*Tekst do ćwiczenia*.
==========
I myślisz, że zainteresują nas perypetie gimnazjalisty? Odpowiedź brzmi nie.
Tak to jest jak się jest gówniarzem/gówniarą z tatuażem.
Było poczekać z tatuażami aż skończysz mieć mleko pod nosem.
Co wy chcecie od tej dziewczyny? Jest albo dorosła albo prawie dorosła (liceum w końcu). Chce mieć tatuaż, stać ją, to ma. Zawiść? Ja w życiu bym ucznia nie wyrzucił ze sprawdzianu gdyby mi ten tatuaż pokazał (tak, jestem nauczycielem).
pełnoletnia, nie dorosła :)
Jak lubi niech ma, zawsze lepszy napis niż tribal nad procą ze stringów.
Tu nie chodzi o to ile ma lat tylko o fakt żalenia się tym jakże interesującym wydarzeniem. Kogo to obchodzi? Dla mnie może mieć tatuaż nawet na czole. Dała się potraktować jak dziecko i to jest żałosne, a nie fakt posiadania tatuażu tak jak napisał to jakiś burak powyżej. Ja za taką akcję pojechałbym to samego Ministerstwa Edukacji by udupić pajaca.
Dziwię się, że piszecie takie rzeczy. Przecież ten portal właśnie służy do opisywania takich zdarzeń, co nie?
Nauczyciel wpisał Ci jedynkę za ściąganie? Proszę, opowiedz nam, jak bardzo ciężkie masz życie.
"Pare"latek temu moj kolega z gim odgrazal sie nauczycielce, ze se wytatuluje sciage na rece i ta nic nie bedzie mogla mu zrobic (tak dla jaj). Dzieki za przypomnienie starych dobrych czasow;p
Nie wiem, dlaczego się czepiacie dziewczyny. Tatuaż jak kolczyk, ktoś chce mieć to jego/jej sprawa.
Faktem jest, że zarówno nauczyciel, jak i dyrektor przesadzili z reakcją.
PS Mogłaś powiedzieć, że jesteś lesbijką i oskarżyć ich o homofobię.
==========
*Dostarczone dane*.
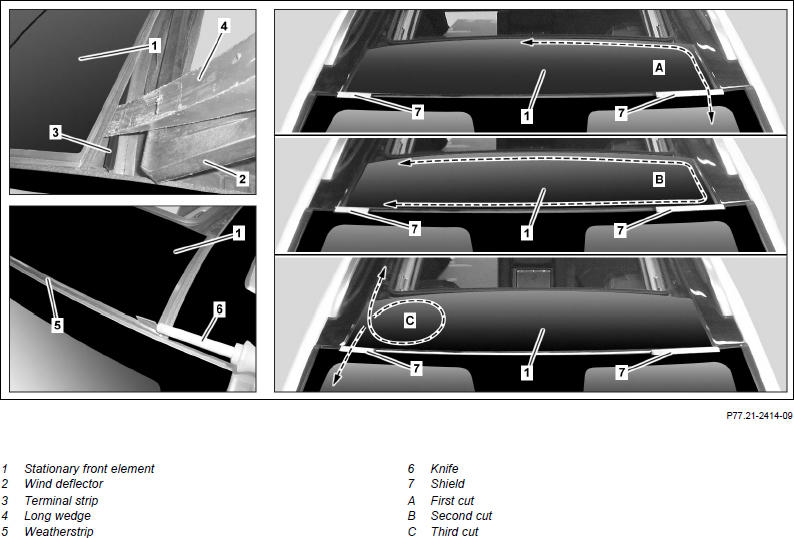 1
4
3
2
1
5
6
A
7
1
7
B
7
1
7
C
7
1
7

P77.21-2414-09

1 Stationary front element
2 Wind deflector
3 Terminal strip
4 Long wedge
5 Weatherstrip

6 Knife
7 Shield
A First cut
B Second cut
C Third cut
==========
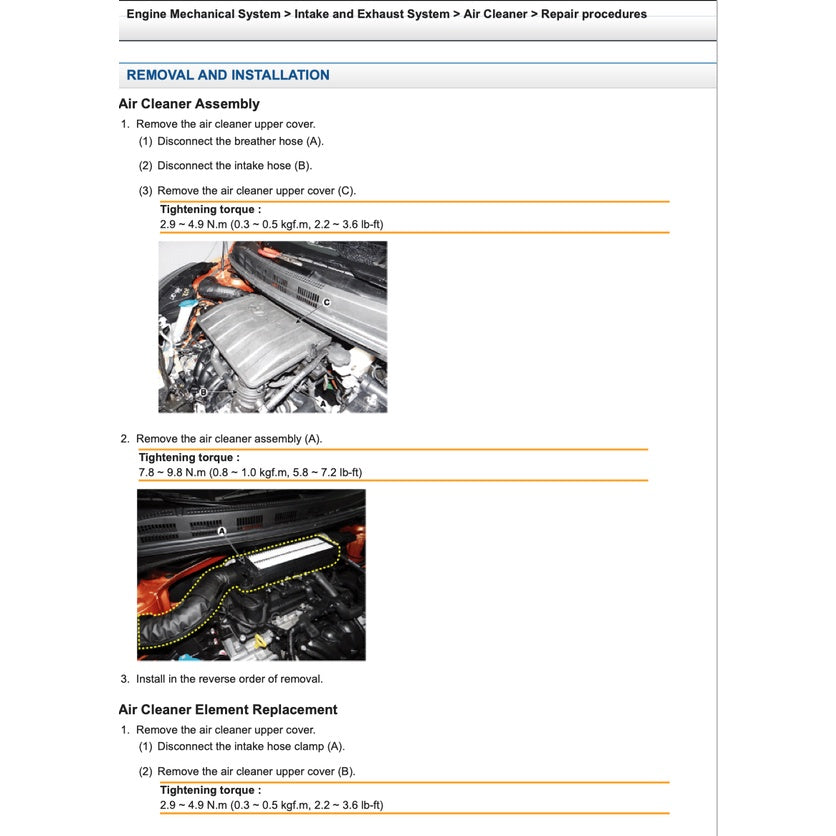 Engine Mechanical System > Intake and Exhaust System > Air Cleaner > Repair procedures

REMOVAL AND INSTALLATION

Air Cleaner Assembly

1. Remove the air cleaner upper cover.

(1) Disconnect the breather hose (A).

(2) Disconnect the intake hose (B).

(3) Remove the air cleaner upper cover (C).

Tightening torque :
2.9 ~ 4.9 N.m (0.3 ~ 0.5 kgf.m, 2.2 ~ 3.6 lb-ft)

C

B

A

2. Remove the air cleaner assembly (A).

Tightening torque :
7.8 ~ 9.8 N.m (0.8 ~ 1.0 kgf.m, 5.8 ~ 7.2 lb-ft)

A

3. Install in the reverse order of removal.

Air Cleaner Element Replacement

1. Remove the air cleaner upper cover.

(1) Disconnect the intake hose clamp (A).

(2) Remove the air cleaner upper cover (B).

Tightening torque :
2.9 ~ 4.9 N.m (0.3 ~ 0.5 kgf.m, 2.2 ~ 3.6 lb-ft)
==========
*Polecenie A*. Streść w dwóch zdaniach dyskusję o tatuażu dziewczyny.
*Polecenie B*. Rozwiń dyskusję o tatuażu dziewczyny, dopisując kolejne komentarze po ostatnim z nich.

*Odpowiedź A*. Komentujący spierają się o reakcję szkoły na tatuaż dziewczyny: jedni drwią z jej wieku i z tego, że się żali, inni uważają, że tatuaż to wyłącznie jej sprawa. Jeden z nich, nauczyciel, pisze, że nie wyrzuciłby ucznia ze sprawdzianu za pokazanie tatuażu, a inny stwierdza, że zarówno nauczyciel, jak i dyrektor przesadzili z reakcją.

*Odpowiedź B*.
Jestem w 3 klasie liceum i ta jedynka sprawiła, że nie zdałam tego przedmiotu na półrocze, przez co mogę mieć problemy z maturą którą będę zdawała w kwietniu. Nauczyciel niedawno nas zaczął uczyć i jeszcze niewiele osób zna.
Nie jestem gówniarą, 18 skończyłam, akurat ten tatuaż przypomina mi o moich dwóch braciach którzy zginęli i wypadku dwa lata temu -.- także pomyślcie zanim coś napiszecie
@t - sprawa została zgłoszona i jest rozpatrywana :)
@Autorka: Od tej jednej jedynki nie zdalas na polrocze? No a skoro jedynka za "sciaganie"to nie powinna wplynac na wynik matury, wszakze wiedze potrzebna do zaliczenia tesu posiadalas, prawda?
Przyznaj sie, musialas juz wczesniej narozrabiac, skoro i nauczyciel, i dyrektor maja do ciebie takie podejscie.
Współczuję Ci autorko, też jestem w klasie maturalnej ale na szczęście u mnie nauczyciele są bardziej liberalni i nie czepiają się głupot, tylko skupiają się na jak najlepszym przygotowaniu nas do matury :)
Też jestem w liceum, podobnie jak autorka, ale równie męski narząd rozrodczy mnie obchodzi ta historyjka, co resztę tu komentujących. Jesteś potwornie niedojrzała, jeśli żalisz się w internecie takimi błahostkami i oczekujesz, że ludzie poklepią cię po ramieniu i pocieszą. Musisz to po prostu przyjąć "na klatę"i przeć dalej.
A ja jestem po stronie dyrekcji i nauczyciela. W szkole powinien obowiązywać skromny strój, żadnych makijaży, kolczyków na twarzy czy widocznych tatuaży. Jak sobie głupio zrobiłaś tatuaż i nie zasłaniasz go to ponosisz tego konsekwencje. Nie ważne co on przedstawia i dla Ciebie znaczy, nie wazne ze masz 18 lat, moim zdaniem za tatuaz w widocznym miejscu powinni wywalić cie ze szkoły albo nakazać zasłanianie go. Jezeli nie rozumiesz mojego podejścia, to nieprawdopodobnej musisz pożegnać sie z jakąkolwiek sensowną pracą. Poza tym jak jedna pała może uwalić cie z przedmiotu? Wychodzi na to, że liczyłaś na 2.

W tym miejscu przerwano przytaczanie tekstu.